For this homework, I watched and completed the Nearpod. I learned about the three types of levers which are class one, class two and class three. We can identify this by an acronym made by Mr. Calvert which is FLE 123. F and 1 line up L and 2 line up and E  and 3 line up. The reason why F is the class on lever is because F stands for fulcrum, and if the fulcrum is in the middle it means its a class one lever, and same applies for the other levers. I matched up objects and the types of levers by using the acronym and got it in 2 tries. I think I now know a lot more about levers, and this Nearpod/homework helped a lot.

For this project, I went through the Nearpod from Mr. Calvert. I followed the instructions, and did everything the Nearpod said. The middle part is called the ravine, and on the left and right there is a positive and negative side. After learning about breadboards, I went on to start my project. Putting the wires in the breadboard was hard, but they eventually stayed. While I was putting the cap on to the battery, I saw a flicker of orange light, which could be a fire or something because the wires touched. Then I put the gray and red wires and took out the led light. After combining everything together, the red led lit up. All in all this project was fun, and I think I did well because the LED lit up.

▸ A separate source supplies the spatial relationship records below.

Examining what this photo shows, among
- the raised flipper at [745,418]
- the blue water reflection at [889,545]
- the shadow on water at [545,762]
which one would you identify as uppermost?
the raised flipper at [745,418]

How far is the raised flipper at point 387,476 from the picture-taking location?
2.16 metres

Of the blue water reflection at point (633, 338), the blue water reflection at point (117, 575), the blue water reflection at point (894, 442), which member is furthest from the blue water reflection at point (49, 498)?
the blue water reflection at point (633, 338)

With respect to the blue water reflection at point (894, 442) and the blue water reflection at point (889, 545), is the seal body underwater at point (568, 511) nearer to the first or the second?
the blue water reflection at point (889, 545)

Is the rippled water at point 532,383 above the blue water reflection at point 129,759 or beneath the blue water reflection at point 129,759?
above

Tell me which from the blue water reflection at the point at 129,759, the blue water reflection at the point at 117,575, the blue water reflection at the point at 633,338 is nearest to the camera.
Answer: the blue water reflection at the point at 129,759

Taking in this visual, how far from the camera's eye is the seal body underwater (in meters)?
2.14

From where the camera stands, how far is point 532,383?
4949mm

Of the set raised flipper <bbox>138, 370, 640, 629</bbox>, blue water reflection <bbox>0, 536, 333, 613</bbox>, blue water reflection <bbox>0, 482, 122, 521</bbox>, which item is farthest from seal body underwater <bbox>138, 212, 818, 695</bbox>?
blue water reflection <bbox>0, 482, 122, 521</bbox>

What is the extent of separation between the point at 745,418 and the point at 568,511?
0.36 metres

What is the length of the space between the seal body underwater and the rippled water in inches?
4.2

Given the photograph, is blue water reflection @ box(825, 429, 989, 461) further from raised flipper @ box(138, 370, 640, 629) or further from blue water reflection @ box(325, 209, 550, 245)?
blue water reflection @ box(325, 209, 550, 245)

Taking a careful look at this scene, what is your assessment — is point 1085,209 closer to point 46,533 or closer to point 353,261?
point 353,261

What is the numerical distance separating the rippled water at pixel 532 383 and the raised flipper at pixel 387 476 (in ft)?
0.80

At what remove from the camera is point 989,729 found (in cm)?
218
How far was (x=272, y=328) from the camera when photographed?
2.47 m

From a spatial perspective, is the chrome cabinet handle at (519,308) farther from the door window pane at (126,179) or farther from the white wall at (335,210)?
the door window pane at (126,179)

For my building a better beam project, I built both the beam designed by Mr. Calvert and my own. The change I made on my beam which was different from Mr. Calvert was having multiple supports in the middle instead of a singular one. I had around 12 pounds of canned food, and put all the canned food inside a bag, and both beams held it. The beam that was shown in Mr. Calvert’s video bent a little bit, but the one I designed didn’t. I think I did well overall on this project.

For my truss experiment, I used paper. I taped two pencils together, and then rolled the paper, and taped the sides of the paper together to make the paper strong. I then made 12 total of these. I then taped them together to form a cube. The thing I didn’t realize at all was that I didn’t have any triangular supports or trusses. I then filmed my video without trusses, and surprisingly the flimsy square held four books. I think I did well in this project except the trusses which I forgot.

For my electroscope I used a glass cup, smooth without bumps. For the cardboard, I used a cereal box and cut out a circle. I then used a paper clip to put through the middle of the circle. Before I did this, I put some foil at the bottom of the paper clip. Then, I taped the paper clip on and blew up a balloon.  I used felt and my hair. Off camera, I struggled when I used felt, but I did well when I used my head. I also realized that the project might’ve not worked if the there are too big holes in the circle. When I recorded the final video, it worked when I used the felt, but not with my hair. I found out that the positioning of the balloon changes how much the foil moves.

10/19/30 

This blog post is about mechanical machines. A couple examples of inventions of mechanical machines are ovens, phones, computers, cars, etc. The six types of simple machines are the wheel and axle, lever, inclined plane, pulley, screw, and wedge.  A simple machine changes the direction or strength of a force. Work is basically [Force Applied] x [Distance the Object Moved]. Work is measured in joules. Lifting up a bowling ball is 8 N. Rolling a bowling ball up a ramp to the same height is 4 N. Even though this is true, it takes 16 joules to lift it up both 2 meters and rolling it up a ramp. Force is any push or pull and it is measured in newtons. Isaac Newton was born during the year 1642. He was the first scientist that developed the scientific method. He also figured out gravity by applying his thinking of gravity to the solar system. Lastly he discovered the three Laws of Motion and calculus. He found gravity, the three Laws of motion and calculus at his mom’s farm when he escaped the bubonic plague. The first of the three laws of motion are that every object in a state of uniform motion will remain in that state of motion unless an external force acts on it. The second law of motion states force equals mass times acceleration (F = m*a). The last law of motion is for ever action there is an equal and opposite reaction. On Earth, due to gravity, 102 grams exerts the force of 1 newton. 41 pennies exerts the force of 1 newton. 1 N = 102 grams*9.81m/s^2.